Excerpted text:

________________________

For ten or 15 of my middle years, I, too, was one of the mockers. But, as time passed, I found myself going back to church, although at first only as a fellow traveller with the believers, not as one who shared the faith that Jesus had truly risen from the grave. Some time over the past five or six years - I could not tell you exactly when - I found that I had changed.

When I took part in the procession last Sunday and heard the Gospel being chanted, I assented to it with complete simplicity.

My own return to faith has surprised no one more than myself.

Partly he seems to have been put off by the creedal pieties of secularist mockers in the way he was once, as a young man, put off by religion. But his is also a testimony to the argument from beauty and to the truth of Benedict XVI's refrain that the Church's greatest claim to authenticity is her saints. The beauty of some people's lives is ultimately what brought him back.
My belief has come about in large measure because of the lives and examples of people I have known - not the famous, not saints, but friends and relations who have lived, and faced death, in the light of the Resurrection story, or in the quiet acceptance that they have a future after they die.

The Easter story answers their questions about the spiritual aspects of humanity. It changes people's lives because it helps us understand that we, like Jesus, are born as spiritual beings.

Every inner prompting of conscience, every glimmering sense of beauty, every response we make to music, every experience we have of love - whether of physical love, sexual love, family love or the love of friends - and every experience of bereavement, reminds us of this fact about ourselves.

Ah, say the rationalists. But no one can possibly rise again after death, for that is beyond the realm of scientific possibility.

And it is true to say that no one can ever prove - nor, indeed, disprove - the existence of an after-life or God, or answer the conundrums of honest doubters (how does a loving God allow an earthquake in Italy?)

Easter does not answer such questions by clever-clever logic. Nor is it irrational. On the contrary, it meets our reason and our hearts together, for it addresses the whole person.

In the past, I have questioned its veracity and suggested that it should not be taken literally. But the more I read the Easter story, the better it seems to fit and apply to the human condition. That, too, is why I now believe in it.

________________________

Material shown:
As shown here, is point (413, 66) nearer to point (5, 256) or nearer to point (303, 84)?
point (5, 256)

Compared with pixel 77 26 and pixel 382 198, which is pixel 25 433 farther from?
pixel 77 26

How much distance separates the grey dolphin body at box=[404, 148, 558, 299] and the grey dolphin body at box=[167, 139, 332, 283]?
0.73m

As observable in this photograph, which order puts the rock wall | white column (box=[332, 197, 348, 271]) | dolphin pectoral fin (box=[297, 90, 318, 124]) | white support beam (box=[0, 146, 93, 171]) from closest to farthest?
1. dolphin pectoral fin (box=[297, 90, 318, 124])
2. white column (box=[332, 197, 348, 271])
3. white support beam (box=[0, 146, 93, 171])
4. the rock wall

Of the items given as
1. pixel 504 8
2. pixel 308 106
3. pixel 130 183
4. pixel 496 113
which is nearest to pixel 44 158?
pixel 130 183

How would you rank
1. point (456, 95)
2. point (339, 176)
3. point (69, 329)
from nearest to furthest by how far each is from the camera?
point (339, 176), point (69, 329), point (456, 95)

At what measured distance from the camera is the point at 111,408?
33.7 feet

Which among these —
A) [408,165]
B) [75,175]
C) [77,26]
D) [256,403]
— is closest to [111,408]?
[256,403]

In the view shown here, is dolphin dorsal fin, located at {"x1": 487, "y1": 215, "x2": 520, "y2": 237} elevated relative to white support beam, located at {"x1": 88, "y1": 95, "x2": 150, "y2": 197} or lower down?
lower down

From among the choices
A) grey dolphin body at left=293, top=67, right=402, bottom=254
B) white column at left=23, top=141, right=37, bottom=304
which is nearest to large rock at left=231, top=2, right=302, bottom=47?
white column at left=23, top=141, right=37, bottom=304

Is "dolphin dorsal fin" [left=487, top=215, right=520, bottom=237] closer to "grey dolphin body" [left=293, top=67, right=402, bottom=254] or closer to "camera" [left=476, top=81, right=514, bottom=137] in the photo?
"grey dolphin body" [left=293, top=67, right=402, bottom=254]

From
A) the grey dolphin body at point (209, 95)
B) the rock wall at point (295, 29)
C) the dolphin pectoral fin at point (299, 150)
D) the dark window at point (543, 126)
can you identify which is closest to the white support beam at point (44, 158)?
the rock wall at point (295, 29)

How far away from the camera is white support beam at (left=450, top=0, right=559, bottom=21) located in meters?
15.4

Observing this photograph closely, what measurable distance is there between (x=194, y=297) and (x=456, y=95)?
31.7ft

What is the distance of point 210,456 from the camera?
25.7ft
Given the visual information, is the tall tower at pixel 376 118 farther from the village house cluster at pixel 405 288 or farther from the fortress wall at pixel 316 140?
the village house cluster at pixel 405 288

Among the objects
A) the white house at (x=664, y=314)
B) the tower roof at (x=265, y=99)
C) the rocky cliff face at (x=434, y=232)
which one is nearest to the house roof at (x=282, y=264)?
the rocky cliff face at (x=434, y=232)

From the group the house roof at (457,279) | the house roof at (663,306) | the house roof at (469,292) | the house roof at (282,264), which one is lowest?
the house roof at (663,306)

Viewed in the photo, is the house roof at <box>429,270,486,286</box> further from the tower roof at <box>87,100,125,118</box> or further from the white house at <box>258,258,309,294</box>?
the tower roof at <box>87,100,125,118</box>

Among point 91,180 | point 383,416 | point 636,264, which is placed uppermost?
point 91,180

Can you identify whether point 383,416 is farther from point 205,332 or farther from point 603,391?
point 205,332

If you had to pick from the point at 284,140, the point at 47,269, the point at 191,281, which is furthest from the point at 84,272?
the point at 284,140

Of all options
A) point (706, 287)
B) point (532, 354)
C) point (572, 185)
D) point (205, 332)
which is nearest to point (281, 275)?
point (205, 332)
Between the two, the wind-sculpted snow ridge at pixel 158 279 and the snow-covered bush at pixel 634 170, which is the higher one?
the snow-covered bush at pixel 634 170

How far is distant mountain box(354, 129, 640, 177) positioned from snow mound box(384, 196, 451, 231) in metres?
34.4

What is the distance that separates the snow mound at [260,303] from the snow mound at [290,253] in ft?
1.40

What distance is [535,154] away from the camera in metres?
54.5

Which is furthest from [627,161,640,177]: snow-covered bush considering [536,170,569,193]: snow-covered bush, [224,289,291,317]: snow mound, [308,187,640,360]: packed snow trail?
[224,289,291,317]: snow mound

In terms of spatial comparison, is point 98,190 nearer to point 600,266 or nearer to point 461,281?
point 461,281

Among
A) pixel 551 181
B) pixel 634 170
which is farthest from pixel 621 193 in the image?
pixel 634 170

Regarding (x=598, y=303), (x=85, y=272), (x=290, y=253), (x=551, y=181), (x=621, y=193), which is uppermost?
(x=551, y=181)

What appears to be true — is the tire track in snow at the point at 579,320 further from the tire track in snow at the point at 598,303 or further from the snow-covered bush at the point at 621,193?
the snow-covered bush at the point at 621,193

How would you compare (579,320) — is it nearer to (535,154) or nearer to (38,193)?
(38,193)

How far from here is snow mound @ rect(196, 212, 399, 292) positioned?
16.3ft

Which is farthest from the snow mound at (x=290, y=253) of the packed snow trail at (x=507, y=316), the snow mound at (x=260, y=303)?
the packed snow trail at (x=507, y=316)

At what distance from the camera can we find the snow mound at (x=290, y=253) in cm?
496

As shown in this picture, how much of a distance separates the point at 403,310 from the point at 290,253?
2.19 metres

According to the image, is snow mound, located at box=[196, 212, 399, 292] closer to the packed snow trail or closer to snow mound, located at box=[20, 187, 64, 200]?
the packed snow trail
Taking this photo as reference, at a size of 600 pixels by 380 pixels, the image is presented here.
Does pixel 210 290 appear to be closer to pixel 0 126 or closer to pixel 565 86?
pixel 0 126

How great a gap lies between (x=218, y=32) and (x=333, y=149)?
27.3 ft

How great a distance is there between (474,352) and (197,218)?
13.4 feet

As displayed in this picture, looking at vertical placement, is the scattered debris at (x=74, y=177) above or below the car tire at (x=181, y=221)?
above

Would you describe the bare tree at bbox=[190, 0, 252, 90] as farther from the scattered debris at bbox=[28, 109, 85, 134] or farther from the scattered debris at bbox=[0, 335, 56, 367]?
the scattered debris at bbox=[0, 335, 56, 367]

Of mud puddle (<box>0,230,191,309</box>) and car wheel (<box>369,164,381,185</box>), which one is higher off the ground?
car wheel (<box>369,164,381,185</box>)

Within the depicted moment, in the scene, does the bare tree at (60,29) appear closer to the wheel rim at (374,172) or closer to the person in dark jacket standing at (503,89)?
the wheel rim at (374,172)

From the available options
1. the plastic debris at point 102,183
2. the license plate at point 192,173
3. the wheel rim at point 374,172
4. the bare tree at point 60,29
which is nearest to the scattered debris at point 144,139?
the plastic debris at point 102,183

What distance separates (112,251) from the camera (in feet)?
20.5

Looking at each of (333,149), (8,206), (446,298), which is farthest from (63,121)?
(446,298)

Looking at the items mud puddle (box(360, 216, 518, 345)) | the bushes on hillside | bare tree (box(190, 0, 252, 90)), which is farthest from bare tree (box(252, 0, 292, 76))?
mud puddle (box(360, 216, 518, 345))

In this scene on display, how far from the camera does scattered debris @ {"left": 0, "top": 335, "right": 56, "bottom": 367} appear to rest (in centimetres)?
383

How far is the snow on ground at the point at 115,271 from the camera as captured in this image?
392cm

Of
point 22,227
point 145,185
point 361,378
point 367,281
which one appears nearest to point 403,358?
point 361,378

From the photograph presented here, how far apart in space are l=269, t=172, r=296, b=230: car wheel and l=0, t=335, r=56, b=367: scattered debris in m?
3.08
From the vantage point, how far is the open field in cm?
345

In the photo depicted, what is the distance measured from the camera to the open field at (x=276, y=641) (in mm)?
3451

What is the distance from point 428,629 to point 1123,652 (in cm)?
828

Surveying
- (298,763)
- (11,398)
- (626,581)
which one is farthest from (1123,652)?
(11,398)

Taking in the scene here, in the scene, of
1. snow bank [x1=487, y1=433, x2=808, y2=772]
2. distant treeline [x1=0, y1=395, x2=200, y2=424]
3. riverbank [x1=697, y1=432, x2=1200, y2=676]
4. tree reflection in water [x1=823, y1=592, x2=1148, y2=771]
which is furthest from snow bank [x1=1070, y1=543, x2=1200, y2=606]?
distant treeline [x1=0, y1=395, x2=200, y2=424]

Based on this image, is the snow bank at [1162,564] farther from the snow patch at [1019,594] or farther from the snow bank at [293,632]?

________________________

Required task A:
Answer these from the text on returning to faith:
(i) For how many of the writer's middle years was the writer one of the mockers?
(ii) What did the writer hear being chanted during the procession last Sunday?
(iii) What event in Italy comes up in the question attributed to honest doubters?
Required task B:
Output, word for word, the stretch of the text on returning to faith from "The Easter story answers" through "as spiritual beings.".

Output A:
(i) Ten or 15 years.
(ii) The Gospel.
(iii) An earthquake.

Output B:
The Easter story answers their questions about the spiritual aspects of humanity. It changes people's lives because it helps us understand that we, like Jesus, are born as spiritual beings.